I was recently asked to collaborate in a photographic project documenting the supposed ‘decadence of clowning in western culture’. My response was to ask, ‘what decadence?’ I have been involved in clowning performance, teaching and research since the mid-1980s and from my perspective there is a continuous stream of people interested in training in clowning and performing it, as well as in exploring its social use beyond the orthodox set-up of performer/spectator and into the realms of healthcare and politics. Clowning has also gained a modest recognition in academic circles, with the publication of a range of books over the past couple of decades.
But my instinct to see the positive trend in clowning is also counter-balanced by my concern about the direction clowning is taking in western culture. Barnaby King, in his recent book. ‘’Clowning as Social Performance in Colombia’, wrote tellingly about how the influx into the country of an ‘international style’ of clowning, from Europe via Argentina, could be read as paralleling the ‘apertura’, or opening up to global markets, of Colombia. This ‘globalised’ style of clowning might even threaten local and indigenous ways of understanding the artform, which is of concern.
I witnessed something similar during my return visit to South Africa some months ago, when a major theatre festival programmed, for the first time, a piece of ‘clown theatre’. A laudable move, indeed.
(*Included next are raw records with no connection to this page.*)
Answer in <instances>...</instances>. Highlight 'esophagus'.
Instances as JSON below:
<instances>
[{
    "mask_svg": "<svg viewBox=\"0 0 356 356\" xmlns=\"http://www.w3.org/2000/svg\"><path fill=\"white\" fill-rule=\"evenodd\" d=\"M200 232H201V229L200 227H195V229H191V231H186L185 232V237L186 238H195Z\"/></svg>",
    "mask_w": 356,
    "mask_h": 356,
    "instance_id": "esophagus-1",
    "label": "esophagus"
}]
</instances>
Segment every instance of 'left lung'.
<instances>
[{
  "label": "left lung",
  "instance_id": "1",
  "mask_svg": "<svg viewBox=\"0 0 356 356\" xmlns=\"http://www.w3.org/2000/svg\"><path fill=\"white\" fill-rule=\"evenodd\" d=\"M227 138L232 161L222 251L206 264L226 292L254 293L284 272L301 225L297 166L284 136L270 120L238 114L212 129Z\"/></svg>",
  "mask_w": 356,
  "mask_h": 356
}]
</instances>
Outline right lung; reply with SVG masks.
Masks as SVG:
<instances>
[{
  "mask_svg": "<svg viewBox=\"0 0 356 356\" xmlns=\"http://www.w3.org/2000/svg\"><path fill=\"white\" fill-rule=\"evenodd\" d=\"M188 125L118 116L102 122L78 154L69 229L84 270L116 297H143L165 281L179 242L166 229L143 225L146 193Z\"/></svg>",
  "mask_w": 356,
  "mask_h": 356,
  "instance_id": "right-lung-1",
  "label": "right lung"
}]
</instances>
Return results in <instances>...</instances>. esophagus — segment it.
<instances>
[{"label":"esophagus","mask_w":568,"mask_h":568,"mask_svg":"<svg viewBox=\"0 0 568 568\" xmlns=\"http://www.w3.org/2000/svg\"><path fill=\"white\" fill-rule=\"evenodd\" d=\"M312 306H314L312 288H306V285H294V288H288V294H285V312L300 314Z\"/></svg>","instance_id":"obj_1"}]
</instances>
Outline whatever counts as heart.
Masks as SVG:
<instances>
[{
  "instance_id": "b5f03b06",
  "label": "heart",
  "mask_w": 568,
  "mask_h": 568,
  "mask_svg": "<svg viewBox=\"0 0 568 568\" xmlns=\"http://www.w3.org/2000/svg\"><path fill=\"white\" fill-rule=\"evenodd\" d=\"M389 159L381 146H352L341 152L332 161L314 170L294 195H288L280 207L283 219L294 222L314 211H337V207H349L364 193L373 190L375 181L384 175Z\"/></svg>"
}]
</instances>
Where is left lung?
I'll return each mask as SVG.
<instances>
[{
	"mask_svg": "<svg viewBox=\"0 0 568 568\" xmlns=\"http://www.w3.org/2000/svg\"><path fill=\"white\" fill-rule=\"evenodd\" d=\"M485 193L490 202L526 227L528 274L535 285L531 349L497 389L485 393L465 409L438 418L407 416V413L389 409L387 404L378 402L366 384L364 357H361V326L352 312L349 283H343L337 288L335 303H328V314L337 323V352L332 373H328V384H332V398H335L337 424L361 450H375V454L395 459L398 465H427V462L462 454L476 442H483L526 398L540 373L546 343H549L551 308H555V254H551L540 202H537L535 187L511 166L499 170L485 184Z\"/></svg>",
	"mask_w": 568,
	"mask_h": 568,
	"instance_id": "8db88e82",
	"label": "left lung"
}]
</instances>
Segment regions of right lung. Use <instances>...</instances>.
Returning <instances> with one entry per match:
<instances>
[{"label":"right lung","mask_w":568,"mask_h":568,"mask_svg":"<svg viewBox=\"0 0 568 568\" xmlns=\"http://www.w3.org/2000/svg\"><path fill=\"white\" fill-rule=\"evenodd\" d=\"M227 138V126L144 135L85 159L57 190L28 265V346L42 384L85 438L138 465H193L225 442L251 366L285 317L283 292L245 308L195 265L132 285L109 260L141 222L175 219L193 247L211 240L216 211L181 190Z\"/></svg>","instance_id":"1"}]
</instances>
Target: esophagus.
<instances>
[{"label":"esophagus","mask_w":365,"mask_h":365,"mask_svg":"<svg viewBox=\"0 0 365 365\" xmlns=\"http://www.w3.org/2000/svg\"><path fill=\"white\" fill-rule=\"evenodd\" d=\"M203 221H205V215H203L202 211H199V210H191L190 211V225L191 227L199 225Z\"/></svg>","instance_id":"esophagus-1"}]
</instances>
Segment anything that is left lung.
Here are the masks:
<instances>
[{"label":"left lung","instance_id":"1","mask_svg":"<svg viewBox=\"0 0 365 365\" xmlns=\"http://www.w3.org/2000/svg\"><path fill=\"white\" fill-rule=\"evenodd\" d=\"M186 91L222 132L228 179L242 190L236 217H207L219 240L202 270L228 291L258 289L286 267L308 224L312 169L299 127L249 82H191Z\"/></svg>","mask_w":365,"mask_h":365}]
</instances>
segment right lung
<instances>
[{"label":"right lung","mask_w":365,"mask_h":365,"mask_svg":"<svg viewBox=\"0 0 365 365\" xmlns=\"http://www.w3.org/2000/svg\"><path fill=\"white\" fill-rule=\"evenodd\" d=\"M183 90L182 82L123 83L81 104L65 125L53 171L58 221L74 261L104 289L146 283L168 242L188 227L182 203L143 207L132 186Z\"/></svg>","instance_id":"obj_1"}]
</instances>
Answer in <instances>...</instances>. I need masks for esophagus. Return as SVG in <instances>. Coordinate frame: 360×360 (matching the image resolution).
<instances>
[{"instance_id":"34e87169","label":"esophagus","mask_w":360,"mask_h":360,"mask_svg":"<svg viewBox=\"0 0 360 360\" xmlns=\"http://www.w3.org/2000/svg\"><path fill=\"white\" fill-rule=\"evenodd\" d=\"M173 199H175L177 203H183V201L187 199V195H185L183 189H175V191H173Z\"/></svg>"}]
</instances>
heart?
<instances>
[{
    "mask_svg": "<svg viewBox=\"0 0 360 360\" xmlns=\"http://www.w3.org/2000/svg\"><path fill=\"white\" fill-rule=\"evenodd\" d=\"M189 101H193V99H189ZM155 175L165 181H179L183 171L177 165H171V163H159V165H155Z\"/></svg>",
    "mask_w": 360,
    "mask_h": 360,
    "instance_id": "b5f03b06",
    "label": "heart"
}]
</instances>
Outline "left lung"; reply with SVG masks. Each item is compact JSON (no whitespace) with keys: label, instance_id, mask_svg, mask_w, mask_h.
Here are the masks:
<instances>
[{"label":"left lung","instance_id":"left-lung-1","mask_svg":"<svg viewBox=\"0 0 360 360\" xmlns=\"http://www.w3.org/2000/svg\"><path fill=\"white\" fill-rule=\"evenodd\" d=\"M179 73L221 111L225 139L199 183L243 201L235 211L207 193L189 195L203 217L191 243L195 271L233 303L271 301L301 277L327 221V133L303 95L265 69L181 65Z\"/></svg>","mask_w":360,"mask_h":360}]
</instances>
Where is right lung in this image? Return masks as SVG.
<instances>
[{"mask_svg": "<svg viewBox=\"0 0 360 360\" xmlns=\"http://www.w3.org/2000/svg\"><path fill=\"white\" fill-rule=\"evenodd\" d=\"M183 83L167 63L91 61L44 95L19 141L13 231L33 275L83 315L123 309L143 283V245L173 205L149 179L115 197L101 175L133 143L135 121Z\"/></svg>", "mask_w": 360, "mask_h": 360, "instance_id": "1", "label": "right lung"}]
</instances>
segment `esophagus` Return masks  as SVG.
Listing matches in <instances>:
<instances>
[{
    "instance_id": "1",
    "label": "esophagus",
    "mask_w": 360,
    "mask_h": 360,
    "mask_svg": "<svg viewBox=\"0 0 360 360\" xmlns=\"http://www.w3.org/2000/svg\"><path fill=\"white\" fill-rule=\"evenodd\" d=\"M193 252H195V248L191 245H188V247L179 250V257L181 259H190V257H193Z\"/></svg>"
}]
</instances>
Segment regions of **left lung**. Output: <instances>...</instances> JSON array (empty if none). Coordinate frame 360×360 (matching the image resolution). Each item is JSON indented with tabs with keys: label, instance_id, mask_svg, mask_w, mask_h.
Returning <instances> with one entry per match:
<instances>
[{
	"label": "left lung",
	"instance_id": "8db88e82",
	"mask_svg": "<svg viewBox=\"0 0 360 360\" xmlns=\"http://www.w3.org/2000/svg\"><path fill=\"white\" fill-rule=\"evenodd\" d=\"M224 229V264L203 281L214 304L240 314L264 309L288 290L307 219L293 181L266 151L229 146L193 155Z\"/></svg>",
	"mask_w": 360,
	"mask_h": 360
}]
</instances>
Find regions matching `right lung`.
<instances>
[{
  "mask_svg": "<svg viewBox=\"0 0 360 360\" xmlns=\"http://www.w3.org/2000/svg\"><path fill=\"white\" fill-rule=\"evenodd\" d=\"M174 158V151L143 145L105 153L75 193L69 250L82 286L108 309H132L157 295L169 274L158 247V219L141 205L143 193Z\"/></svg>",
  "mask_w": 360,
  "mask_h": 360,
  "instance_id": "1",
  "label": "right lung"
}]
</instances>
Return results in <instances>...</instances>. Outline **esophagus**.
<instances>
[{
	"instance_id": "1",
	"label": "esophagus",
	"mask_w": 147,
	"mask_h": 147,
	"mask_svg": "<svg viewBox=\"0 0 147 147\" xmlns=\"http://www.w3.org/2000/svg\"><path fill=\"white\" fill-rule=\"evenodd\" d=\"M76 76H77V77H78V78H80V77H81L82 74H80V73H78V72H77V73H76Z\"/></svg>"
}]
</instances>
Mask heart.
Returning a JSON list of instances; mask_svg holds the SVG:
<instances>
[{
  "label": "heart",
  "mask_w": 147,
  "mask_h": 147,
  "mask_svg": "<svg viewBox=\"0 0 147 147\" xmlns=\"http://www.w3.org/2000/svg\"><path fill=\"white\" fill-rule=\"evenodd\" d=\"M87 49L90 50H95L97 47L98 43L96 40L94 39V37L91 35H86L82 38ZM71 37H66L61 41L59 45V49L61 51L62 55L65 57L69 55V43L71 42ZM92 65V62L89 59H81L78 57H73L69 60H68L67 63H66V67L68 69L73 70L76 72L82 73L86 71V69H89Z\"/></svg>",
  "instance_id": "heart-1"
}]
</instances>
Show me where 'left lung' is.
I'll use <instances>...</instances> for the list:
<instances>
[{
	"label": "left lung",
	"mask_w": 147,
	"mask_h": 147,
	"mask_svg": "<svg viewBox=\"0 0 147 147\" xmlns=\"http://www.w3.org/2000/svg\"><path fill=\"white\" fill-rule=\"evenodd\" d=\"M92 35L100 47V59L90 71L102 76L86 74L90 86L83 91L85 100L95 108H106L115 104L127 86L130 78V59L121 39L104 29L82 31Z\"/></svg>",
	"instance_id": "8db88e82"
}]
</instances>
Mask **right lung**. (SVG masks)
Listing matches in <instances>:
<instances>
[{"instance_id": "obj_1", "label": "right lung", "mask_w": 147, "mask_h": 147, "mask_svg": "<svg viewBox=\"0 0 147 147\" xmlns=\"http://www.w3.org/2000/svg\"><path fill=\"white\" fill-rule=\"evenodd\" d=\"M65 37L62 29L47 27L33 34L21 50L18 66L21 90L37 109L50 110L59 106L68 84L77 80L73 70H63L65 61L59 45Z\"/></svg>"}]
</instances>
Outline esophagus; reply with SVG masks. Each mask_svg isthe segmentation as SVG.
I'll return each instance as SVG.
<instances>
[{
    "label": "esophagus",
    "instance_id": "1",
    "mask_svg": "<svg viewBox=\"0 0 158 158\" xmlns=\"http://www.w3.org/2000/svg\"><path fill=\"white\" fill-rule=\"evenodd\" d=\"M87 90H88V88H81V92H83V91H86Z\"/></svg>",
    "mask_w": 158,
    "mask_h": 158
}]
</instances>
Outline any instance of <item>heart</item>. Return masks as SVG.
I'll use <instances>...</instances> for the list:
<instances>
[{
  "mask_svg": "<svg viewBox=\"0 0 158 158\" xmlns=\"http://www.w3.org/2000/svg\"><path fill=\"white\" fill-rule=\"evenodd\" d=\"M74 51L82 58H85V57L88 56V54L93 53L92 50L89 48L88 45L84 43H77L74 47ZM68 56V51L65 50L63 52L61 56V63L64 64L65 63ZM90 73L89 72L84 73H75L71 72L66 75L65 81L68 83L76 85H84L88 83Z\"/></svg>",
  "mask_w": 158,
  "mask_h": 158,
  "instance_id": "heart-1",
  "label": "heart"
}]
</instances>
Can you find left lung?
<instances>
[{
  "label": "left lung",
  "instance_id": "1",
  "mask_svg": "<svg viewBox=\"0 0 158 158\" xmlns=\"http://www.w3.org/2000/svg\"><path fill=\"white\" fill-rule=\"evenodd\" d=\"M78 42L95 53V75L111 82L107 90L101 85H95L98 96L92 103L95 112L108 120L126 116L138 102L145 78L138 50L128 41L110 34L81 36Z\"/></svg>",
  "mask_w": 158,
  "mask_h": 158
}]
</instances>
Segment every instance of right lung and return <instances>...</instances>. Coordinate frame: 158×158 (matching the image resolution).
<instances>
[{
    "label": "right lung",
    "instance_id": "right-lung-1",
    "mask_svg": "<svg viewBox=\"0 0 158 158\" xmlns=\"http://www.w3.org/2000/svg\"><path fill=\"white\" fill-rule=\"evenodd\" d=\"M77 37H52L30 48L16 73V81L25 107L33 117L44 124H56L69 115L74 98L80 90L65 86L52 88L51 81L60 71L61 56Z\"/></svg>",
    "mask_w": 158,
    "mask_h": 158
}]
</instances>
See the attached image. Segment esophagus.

But the piece was an unfortunate, and perhaps isolated, example, of how safe clowning has sometimes become. It could have originated in any part of Europe or North America. But its seeming lack of insights, whether personal, political, cultural or aesthetic, nonetheless drew considerable approval from middle-class white audiences who would normally go to see standard theatrical fare. I felt like we could have been anywhere - London, Paris, Bogotá. This is a far cry from the classic example of South African clown-influenced theatre from the 1980s, 'Woza Albert!' (see photo)
This blandness was nowhere to be seen, however, when workshopping clowning with Sowetan teenagers, who, when asked to ‘do something silly to make us laugh’, would come up with the most outlandish, grotesque and daft things imaginable, setting everyone off in bursts of uncontrollable laughter. Back in London, one just has to imagine presenting audiences with that kind of clowning to quickly realise that the most common reaction would be to back off. In my experience, the grotesque in clowning is getting harder and harder to pull off, in our society where ‘taste’ means seeking out yet more uncrossable lines which clowns should stay clear of.
My other work in South Africa was with Clown Without Borders, who in that country are different in that they work extensively within their own country. Elsewhere in the world, it is more common for CWB projects to be expeditions travelling some distance across the globe. Many of these projects do great things, but a side-effect can sometimes be the inadvertent exportation of the western idea of what a clown is.
The multiplication of distancing might explain in some way the drift from clowning towards stand-up which is another concern right now. It’s probably always been the case that British clown students and performers have been tempted by the culturally dominant magnets of irony, sarcasm and wit, but lately it seems like it’s getting harder to resist. With performers with little or no clown-factor now boldly advertising themselves as clown-influenced Gaulier graduates, it looks like the picture is going to get even more confused. Does anyone still want to be a clown?